Thursday, January 8, 2015

Strong Girls and an Intention for the New Year

I've got a blue t-shirt that I inherited from Josh. Maggie has a matching shirt in red; Josh got it at a 5k run he and Maggie did last June, when I was about three months pregnant with Wendell.

The 5k was called "Strong Girls" and the logo is emblazoned on both the front and back of the shirt. I picked this shirt as the one to bring to the hospital as part of my "going home" outfit. I picked it because it was soft and loose-fitting and because I knew I'd need the reminder -- I am a Strong Girl. I can do hard things.

I picked that shirt out of my dresser only hours after the middle-of-the-night ultrasound that showed our son had no heartbeat. Earlier that morning, after a sleepless night, I sat in the bathtub blankly staring at the wall, wondering how I was going to get through what I knew I had to get through. How was I going to labor to deliver my dear son, knowing that there would be only silence when he entered the world? How could it be that I had to do this huge, wrenchingly sad thing? There was no one else who could go through the process for me. I would have to do it all myself. The only way through the dark valley was to walk through it.

I wore that Strong Girl shirt during the last moments I spent with my baby son, after the six hours that I labored without pain medication while Pitocin-induced contractions ripped through my body. I wore that Strong Girl shirt during the moments when I laid Wendell's body out on the bed and looked at every tiny part of his tiny self and kissed him and told him I loved him. I leaked milk all down the front as I kissed him and it seemed appropriate because I was so craving the ability to nurture him, to take care of him, even as I knew I had to prepare myself to get up and leave him. I wore that Strong Girl shirt as I handed his body to the nurse, walked down the hall out of the Maternity wing, and exited the hospital.

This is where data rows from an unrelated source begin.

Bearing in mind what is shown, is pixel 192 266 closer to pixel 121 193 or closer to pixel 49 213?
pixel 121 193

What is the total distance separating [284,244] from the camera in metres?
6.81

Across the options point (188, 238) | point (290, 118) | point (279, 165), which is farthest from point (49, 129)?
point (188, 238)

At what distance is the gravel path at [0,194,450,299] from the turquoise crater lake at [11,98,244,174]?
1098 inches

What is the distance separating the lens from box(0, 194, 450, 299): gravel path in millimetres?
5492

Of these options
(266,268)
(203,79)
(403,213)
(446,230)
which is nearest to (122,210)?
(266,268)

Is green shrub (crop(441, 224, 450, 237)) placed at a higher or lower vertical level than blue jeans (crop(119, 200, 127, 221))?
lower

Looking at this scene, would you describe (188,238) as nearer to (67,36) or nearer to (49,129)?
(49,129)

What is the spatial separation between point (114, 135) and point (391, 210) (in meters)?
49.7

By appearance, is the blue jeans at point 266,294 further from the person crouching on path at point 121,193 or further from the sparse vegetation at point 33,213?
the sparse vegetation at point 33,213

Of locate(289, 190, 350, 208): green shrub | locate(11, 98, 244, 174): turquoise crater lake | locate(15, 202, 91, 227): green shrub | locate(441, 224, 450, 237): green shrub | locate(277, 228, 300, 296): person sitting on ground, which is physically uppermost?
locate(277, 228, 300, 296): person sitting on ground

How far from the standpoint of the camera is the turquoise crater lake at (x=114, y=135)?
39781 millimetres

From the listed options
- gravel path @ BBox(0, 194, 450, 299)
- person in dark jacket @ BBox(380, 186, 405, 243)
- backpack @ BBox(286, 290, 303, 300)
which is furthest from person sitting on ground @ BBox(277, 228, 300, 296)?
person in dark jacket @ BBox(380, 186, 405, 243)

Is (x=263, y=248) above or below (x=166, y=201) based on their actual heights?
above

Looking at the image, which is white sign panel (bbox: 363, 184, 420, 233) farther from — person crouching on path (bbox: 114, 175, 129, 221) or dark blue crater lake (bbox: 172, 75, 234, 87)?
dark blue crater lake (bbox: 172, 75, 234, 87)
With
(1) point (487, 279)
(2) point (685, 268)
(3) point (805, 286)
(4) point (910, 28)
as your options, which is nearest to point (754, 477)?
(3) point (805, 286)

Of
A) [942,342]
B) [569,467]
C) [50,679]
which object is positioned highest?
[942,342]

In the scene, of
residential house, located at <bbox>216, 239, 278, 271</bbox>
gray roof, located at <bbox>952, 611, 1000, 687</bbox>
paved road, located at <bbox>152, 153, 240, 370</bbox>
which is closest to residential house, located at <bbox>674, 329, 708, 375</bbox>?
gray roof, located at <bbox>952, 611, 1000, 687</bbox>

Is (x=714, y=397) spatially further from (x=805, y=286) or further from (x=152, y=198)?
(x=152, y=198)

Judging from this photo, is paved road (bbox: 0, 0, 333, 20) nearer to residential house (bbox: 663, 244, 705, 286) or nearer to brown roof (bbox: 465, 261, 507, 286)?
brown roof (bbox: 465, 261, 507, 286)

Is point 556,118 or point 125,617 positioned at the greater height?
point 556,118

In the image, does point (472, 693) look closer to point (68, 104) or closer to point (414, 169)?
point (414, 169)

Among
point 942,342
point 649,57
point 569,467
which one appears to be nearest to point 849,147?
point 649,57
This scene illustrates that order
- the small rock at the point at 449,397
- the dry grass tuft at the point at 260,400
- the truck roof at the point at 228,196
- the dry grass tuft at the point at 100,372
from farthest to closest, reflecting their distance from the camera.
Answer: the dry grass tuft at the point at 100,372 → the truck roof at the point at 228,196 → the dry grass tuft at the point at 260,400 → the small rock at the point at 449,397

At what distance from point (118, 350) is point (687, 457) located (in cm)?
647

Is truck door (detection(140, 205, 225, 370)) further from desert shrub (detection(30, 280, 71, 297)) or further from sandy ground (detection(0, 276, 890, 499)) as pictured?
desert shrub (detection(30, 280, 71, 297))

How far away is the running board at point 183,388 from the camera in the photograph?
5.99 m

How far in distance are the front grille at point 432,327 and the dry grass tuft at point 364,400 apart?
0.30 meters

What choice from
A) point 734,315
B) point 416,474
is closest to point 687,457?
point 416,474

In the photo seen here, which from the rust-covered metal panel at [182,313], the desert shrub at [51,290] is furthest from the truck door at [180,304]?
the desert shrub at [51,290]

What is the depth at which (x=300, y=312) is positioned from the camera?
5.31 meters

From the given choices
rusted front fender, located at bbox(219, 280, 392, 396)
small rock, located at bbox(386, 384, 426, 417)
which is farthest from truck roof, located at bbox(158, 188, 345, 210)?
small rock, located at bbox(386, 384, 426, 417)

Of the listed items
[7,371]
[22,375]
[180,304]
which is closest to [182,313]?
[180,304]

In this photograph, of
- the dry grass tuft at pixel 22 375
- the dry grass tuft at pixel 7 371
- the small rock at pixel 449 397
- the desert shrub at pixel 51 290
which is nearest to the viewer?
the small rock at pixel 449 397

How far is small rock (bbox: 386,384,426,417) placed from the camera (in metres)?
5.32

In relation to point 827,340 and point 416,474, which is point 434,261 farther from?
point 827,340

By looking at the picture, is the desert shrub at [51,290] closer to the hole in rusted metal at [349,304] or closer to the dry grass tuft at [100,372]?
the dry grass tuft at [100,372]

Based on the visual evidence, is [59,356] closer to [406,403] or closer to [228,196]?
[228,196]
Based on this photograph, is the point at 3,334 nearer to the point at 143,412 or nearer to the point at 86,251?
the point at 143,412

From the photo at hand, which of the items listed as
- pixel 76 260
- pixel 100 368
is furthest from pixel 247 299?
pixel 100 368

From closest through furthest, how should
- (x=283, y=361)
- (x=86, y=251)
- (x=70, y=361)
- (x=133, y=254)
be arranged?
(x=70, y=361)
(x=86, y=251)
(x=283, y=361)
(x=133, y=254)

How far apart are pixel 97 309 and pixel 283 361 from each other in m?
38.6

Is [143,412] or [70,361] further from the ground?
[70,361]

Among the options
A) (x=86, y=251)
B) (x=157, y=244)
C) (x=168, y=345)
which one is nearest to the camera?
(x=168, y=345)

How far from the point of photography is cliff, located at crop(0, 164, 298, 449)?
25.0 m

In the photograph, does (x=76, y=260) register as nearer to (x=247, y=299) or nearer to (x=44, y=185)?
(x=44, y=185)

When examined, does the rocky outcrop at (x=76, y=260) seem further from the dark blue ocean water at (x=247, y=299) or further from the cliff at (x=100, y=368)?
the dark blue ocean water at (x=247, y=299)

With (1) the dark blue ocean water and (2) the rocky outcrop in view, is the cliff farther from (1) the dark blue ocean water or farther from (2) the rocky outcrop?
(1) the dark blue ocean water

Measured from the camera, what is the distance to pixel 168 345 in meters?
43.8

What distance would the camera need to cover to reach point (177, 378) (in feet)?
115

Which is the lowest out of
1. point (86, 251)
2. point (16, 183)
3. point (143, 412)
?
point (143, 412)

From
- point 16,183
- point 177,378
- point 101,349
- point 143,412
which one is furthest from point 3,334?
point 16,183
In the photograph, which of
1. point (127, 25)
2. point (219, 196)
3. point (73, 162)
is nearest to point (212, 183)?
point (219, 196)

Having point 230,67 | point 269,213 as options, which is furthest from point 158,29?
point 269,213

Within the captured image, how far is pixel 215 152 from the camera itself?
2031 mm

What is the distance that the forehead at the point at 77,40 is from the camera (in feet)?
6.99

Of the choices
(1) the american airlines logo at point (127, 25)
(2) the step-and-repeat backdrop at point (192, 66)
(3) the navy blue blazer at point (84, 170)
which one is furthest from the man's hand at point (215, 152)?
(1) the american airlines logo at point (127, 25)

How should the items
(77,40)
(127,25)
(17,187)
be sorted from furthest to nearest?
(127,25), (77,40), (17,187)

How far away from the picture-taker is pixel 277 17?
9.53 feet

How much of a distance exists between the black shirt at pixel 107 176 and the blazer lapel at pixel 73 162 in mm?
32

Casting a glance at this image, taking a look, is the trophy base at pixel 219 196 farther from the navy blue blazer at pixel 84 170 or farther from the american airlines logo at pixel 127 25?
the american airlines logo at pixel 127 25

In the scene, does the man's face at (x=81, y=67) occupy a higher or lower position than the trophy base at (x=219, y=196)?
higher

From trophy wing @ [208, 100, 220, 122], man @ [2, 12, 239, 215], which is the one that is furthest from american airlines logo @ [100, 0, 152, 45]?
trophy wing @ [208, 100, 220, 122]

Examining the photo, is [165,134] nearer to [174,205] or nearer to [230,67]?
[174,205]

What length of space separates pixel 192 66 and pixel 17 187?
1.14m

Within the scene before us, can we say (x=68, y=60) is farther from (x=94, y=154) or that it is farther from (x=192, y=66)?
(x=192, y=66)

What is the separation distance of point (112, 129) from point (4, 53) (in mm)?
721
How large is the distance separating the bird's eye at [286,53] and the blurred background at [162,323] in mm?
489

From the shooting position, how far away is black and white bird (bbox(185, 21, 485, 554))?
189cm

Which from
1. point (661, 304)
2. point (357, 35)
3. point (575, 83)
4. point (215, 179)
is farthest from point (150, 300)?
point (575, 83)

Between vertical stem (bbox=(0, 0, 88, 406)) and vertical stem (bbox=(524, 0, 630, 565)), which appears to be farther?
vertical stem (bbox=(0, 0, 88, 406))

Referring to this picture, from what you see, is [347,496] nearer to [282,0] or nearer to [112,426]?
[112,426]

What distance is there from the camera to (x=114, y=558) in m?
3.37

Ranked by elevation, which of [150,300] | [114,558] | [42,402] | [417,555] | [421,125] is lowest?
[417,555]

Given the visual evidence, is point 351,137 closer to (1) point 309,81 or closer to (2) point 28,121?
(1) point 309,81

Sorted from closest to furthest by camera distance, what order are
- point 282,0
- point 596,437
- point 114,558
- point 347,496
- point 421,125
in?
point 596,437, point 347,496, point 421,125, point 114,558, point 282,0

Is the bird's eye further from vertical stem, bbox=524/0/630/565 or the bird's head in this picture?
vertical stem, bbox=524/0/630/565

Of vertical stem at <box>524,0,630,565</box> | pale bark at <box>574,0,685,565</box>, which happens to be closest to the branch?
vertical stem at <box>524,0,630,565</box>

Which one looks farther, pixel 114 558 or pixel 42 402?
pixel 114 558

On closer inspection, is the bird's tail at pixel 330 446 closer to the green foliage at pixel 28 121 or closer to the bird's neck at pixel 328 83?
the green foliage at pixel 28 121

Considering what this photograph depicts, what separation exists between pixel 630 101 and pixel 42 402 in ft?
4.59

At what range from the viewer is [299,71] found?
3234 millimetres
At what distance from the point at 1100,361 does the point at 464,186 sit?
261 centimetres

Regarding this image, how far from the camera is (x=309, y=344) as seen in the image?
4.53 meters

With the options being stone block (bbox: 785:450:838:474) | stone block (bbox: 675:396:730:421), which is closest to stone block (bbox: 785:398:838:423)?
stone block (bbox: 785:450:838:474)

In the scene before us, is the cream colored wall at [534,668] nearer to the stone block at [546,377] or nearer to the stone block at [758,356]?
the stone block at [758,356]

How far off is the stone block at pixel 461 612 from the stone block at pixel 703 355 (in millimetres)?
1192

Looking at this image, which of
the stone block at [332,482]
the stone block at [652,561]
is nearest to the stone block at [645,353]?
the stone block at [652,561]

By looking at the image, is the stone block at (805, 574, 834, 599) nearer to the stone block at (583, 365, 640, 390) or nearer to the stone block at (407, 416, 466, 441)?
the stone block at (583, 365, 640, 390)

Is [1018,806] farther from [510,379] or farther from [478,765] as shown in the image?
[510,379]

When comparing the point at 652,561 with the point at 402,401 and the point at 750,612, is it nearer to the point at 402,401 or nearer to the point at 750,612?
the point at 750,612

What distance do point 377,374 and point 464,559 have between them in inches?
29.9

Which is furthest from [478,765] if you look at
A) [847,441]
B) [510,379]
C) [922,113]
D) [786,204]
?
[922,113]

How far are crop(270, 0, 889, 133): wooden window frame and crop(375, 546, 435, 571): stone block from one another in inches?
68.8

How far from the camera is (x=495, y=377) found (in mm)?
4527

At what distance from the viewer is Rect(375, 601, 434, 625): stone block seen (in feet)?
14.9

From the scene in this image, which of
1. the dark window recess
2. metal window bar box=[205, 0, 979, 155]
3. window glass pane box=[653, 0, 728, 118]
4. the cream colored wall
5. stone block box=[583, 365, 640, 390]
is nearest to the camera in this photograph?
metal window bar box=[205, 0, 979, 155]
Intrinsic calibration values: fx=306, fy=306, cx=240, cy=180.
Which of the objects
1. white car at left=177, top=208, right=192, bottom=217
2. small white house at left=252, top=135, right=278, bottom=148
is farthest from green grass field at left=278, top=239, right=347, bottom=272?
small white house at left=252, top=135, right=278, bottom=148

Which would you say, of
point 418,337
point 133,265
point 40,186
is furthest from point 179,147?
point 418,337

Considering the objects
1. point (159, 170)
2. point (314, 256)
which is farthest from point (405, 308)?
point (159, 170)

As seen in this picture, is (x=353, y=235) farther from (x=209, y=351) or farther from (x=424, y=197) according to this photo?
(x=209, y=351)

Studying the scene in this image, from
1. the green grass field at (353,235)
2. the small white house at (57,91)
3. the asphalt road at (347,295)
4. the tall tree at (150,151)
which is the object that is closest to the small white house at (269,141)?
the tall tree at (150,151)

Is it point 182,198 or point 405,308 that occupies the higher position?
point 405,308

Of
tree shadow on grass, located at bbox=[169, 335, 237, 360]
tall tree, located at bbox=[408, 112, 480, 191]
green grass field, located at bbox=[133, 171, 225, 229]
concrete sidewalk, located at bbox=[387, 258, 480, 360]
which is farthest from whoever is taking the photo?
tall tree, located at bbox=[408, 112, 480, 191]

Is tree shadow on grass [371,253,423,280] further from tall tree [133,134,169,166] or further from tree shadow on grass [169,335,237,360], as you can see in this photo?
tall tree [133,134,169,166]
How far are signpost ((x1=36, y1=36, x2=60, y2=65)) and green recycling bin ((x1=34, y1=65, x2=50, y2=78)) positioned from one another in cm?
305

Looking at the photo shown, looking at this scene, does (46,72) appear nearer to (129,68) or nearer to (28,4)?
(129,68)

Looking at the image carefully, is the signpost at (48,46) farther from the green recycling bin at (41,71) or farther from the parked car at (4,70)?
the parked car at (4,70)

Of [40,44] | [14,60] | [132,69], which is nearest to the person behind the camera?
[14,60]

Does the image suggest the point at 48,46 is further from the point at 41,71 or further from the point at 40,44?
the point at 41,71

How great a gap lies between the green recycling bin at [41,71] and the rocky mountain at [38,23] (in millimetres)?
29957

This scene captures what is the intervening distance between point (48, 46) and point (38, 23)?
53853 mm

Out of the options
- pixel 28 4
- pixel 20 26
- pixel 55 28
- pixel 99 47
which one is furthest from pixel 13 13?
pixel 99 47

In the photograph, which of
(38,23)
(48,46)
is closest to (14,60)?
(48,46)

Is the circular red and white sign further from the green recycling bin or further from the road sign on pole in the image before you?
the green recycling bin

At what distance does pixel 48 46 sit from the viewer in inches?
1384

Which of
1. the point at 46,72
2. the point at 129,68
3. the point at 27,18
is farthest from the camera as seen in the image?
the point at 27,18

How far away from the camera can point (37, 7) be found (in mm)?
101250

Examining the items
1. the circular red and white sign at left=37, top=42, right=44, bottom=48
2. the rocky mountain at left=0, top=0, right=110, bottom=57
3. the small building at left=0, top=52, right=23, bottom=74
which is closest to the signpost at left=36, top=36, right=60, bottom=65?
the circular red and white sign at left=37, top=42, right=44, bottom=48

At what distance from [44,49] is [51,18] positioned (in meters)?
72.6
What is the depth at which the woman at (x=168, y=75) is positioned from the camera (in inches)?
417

If I've learned anything this last year, it is this: I am a Strong Girl. I've borne two children in my life and have buried one. I've labored for six hours on Pitocin with no pain medication. I've learned to ask for help and to receive it when it is offered. I've learned to love myself, to have confidence in my own ability. I've produced milk and given almost 500 ounces to feed other mamas' infants. I've come out holding life as all the more precious. I've learned there is strength in weakness and that walking in vulnerability is a beautiful thing.

I went through most of my life thinking I was a failure, a flake. I didn't think I could follow through with anything. I felt doomed to destroying relationships, to shattering my own hopes. Early in life I had absorbed the message that I was inherently wrong at the core and no amount of self-help books or pep talks could wipe that away.

Last year, I began to believe something new: that I had inherent worth and goodness in my core. As the veil of self-hatred and self-doubt began to lift, I began to be able to tap into inner resources I never realized I had. I received love and support from other women who had been in the same dark place that I had and had come out on the other side. I was told over and over again, by their actions and words, that what happened in my life was important and that I was loved and cared for and worthy of good things. Worthy of health and a life lived fully and in the light.

As I've learned about self-care, I've seen how when I put myself first, I have so much more to give.

My intention for this year is simple in theory, yet complex in execution: To love myself more deeply. To love myself right where I am, not when I lose ten pounds or get up early every day or cook dinner every night. To love myself in all my beautiful, broken, imperfect humanity and embrace the wholeness that comes with authentic imperfection. To remember that I am a Strong Girl and capable of doing strong things.